KARACHI, Jan 3: No significant development work was carried out during 2004 in Lyari Town due to paucity of funds.
Admitting the fact, sources in the town administration maintained that they had repeatedly approached the city government, as well as provincial authorities, in this regard but could not receive proper response.
Faced with a severe financial crisis, the town could not even perform its normal functions with regard to civic services, which include lifting of garbage, maintenance of main/link roads and installation of streetlights.
Lyari residents and community leaders attribute the lapse to a lack of coordination between the town administration and city government. They say that although the CDGK had undertaken a few road-building schemes, progress on the work is slow due to the lack of coordination and proper planning.
They point out that in the absence of proper planning by civic agencies, problems in this oldest locality of Karachi continued to aggravate and no serious initiative had been taken to resolve them.
For years together, the entire town has remained a victim of neglect due to by the concerned authorities and development agencies, some of the community leaders deplored, and told this reporter that almost all other areas of the city had been developed in '50s-'60s after proper planning.
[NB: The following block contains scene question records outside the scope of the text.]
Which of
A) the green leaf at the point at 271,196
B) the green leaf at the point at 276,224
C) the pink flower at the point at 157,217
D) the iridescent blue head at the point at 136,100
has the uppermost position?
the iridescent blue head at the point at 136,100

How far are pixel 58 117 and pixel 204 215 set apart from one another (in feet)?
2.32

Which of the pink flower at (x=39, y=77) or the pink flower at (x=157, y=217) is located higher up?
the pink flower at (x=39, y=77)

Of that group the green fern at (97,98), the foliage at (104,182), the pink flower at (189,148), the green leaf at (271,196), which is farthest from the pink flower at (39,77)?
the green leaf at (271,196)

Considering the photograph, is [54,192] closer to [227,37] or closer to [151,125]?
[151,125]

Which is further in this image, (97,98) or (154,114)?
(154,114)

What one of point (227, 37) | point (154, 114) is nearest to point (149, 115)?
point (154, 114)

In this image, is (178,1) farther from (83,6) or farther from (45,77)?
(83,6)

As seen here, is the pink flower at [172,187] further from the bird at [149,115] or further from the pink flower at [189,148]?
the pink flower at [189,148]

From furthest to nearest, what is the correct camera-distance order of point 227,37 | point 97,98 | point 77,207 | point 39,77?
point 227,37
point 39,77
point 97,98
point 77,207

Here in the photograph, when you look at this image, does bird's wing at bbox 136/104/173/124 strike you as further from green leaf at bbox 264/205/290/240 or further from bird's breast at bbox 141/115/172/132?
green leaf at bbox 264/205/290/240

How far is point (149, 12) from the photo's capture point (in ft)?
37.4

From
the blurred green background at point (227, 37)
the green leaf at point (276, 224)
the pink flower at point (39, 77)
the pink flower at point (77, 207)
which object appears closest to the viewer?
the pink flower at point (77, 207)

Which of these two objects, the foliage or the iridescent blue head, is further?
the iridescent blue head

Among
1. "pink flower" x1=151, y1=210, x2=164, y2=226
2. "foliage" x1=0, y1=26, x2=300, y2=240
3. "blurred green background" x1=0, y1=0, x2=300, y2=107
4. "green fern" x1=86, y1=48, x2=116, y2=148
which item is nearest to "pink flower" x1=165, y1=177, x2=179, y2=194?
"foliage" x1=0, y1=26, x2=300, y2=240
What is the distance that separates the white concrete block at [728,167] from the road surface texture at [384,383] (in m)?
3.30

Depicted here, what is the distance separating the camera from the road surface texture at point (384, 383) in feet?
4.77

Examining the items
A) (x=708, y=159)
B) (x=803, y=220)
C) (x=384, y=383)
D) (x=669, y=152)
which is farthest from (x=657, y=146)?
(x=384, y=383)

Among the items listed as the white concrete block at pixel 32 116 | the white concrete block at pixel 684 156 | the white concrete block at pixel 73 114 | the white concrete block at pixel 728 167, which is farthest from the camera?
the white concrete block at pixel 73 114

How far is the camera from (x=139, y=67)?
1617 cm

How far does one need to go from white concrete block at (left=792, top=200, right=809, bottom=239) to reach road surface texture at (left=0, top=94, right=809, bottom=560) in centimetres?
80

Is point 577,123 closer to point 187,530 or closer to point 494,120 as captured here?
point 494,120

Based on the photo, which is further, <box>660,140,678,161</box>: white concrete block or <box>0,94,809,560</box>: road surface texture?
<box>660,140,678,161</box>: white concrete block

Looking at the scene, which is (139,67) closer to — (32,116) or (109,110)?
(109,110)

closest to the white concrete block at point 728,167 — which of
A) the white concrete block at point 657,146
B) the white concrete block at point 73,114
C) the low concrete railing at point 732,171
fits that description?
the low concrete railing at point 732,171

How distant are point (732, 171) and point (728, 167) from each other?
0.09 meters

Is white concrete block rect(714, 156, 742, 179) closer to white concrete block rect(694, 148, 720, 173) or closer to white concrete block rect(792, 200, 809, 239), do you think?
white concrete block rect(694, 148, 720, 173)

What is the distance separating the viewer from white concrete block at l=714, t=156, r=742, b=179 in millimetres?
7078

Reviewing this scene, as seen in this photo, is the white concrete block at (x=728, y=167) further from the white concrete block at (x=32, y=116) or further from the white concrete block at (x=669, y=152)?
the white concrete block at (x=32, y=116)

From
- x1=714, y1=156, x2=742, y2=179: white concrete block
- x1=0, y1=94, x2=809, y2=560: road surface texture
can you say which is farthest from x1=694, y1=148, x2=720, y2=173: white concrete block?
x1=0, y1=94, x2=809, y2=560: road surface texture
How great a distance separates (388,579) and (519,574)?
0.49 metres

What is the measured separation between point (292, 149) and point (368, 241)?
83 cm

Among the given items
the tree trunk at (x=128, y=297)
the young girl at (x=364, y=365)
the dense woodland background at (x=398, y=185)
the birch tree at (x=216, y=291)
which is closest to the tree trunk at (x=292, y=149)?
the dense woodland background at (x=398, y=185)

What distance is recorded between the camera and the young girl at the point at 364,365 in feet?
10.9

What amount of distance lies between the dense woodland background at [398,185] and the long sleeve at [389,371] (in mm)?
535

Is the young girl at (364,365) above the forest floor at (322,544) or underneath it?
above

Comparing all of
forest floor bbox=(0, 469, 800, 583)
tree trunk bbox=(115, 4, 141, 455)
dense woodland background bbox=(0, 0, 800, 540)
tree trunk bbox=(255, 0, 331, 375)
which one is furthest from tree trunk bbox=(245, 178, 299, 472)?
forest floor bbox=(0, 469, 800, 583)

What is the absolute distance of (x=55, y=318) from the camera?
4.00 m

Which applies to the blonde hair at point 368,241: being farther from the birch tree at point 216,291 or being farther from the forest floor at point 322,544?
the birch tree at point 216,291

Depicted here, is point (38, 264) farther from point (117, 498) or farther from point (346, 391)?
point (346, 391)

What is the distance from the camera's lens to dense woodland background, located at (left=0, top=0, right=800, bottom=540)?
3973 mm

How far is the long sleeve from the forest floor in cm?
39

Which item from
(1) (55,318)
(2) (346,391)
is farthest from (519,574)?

It is only Lyari which has been left with an infrastructure that has also become absolutely inadequate owing to rapid and uncontrolled increase in its population. The unprecedented population growth over the past few decades has crowded the existing plots (normally measuring 40-60 square yards each) meant for one family.
The resultant proliferation of multi-storey buildings (with as little as five to six feet distance between them), along with a parallel increase in commercial activity in Lyari, has been causing a chronic congestion in the whole of Lyari.
A social worker, criticizing mismanagement and ill-planning on the part of the civic agencies, said: "The fault is partly ours. We are sentimental about our land and family system.
Instead of acquiring a vacant place to live comfortably, we simply resort to building additional floors one after the other only to add to the congestion. Thus, a small piece of land with its attached civic facilities, hardly sufficient for one family, comes under the use of many families.''
Owing to the ever increasing population, essential civic facilities, mainly water supply and sewage disposal, are under immense pressure. Instead of modifying the system by increasing capacity, the population has been made to be content with the worn out water and sewerage lines laid in the middle of the 19th century, according to the social worker.
A senior community leader said: "Not only this, sheer negligence on the part of civic agencies is always there and no efforts to ameliorate the prevalent conditions have ever been made.''
He alleged that huge amounts of money meant for development work in Lyari had always been misappropriated by officials of the civic agencies. Another community leader added: "The government knows very well where this money goes.
People from top to bottom - engineers, contractors and executives - all take their share." He deplored that a social mechanism for accountability of such people never existed.